What is needed
Return only the stretch of the material below that begins with the line containing "Tanzania, site H02, 2014-10-27 23:25:30." and ends with the line containing "label granularity: sequence-level", exactly; both of those lines belong to it.

Recorded information
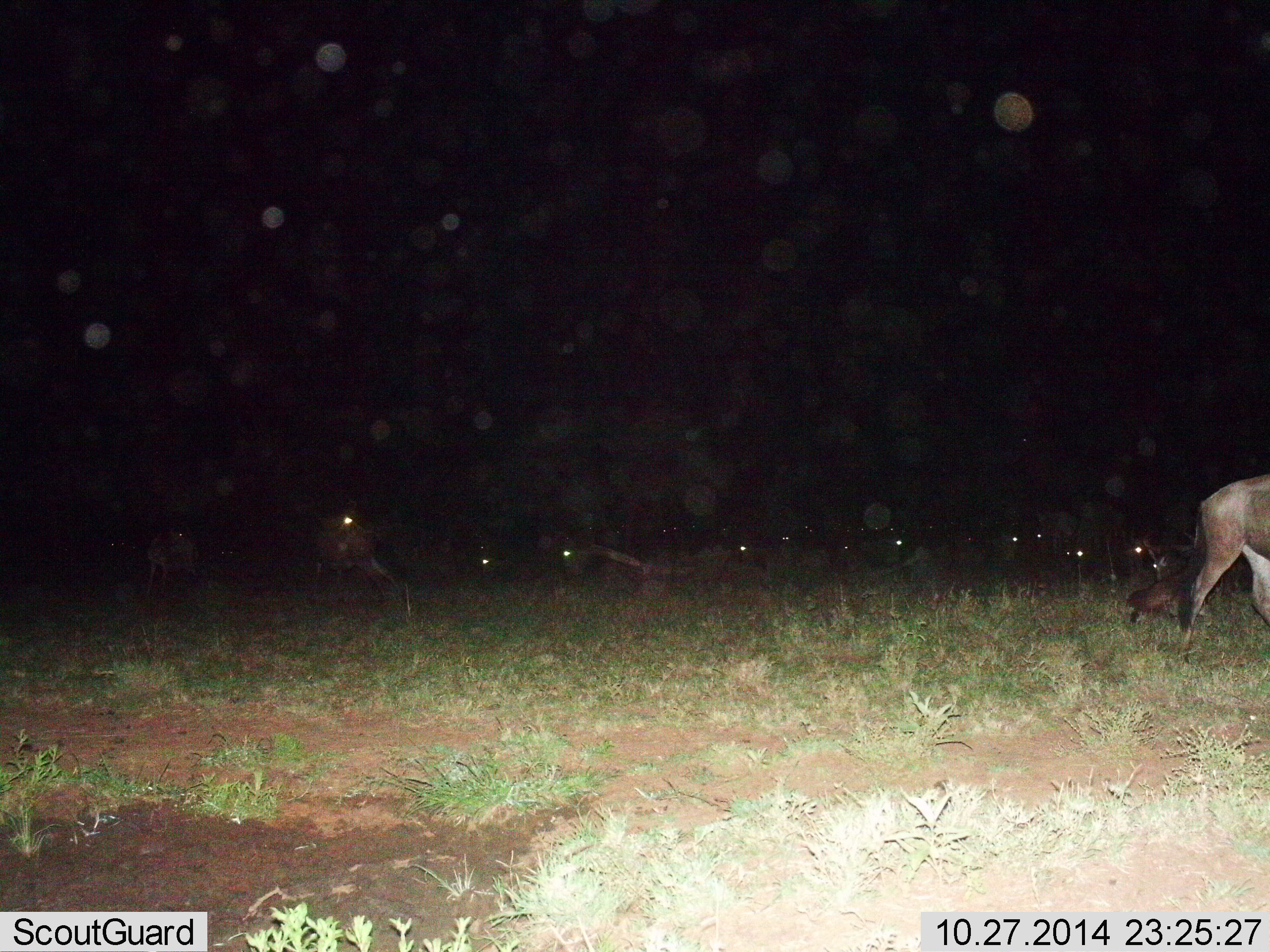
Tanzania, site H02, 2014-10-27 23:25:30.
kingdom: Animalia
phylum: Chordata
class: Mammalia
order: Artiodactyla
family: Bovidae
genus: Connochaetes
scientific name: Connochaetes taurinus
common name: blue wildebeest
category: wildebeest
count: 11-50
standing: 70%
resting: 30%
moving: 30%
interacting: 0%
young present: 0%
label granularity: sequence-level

* * *

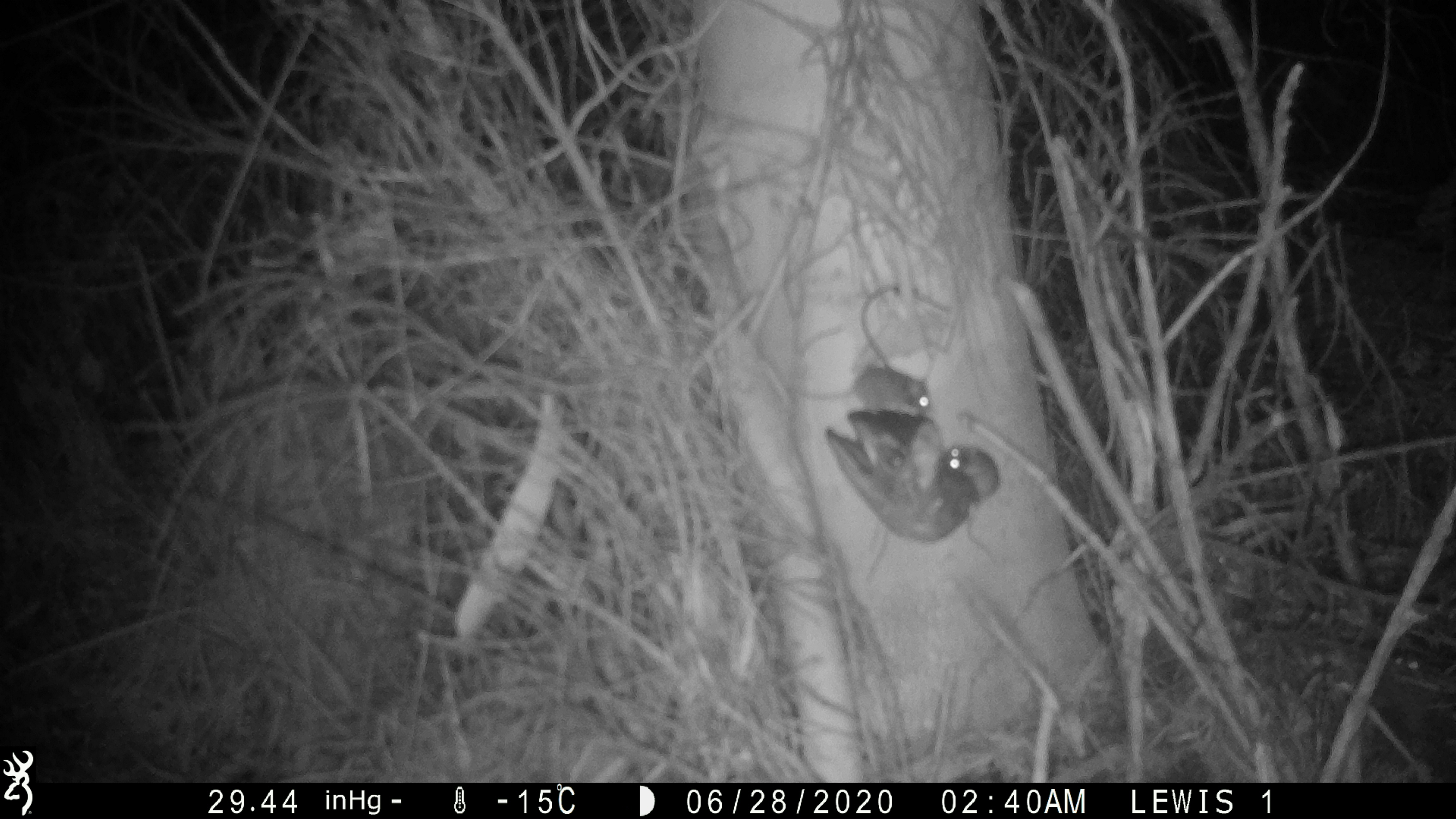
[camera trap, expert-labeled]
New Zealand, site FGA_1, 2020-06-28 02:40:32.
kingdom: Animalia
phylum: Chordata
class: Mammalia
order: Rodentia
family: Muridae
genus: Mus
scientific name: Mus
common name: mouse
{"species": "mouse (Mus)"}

Response box
Tanzania, site H02, 2014-10-27 23:25:30.
kingdom: Animalia
phylum: Chordata
class: Mammalia
order: Artiodactyla
family: Bovidae
genus: Connochaetes
scientific name: Connochaetes taurinus
common name: blue wildebeest
category: wildebeest
count: 11-50
standing: 70%
resting: 30%
moving: 30%
interacting: 0%
young present: 0%
label granularity: sequence-level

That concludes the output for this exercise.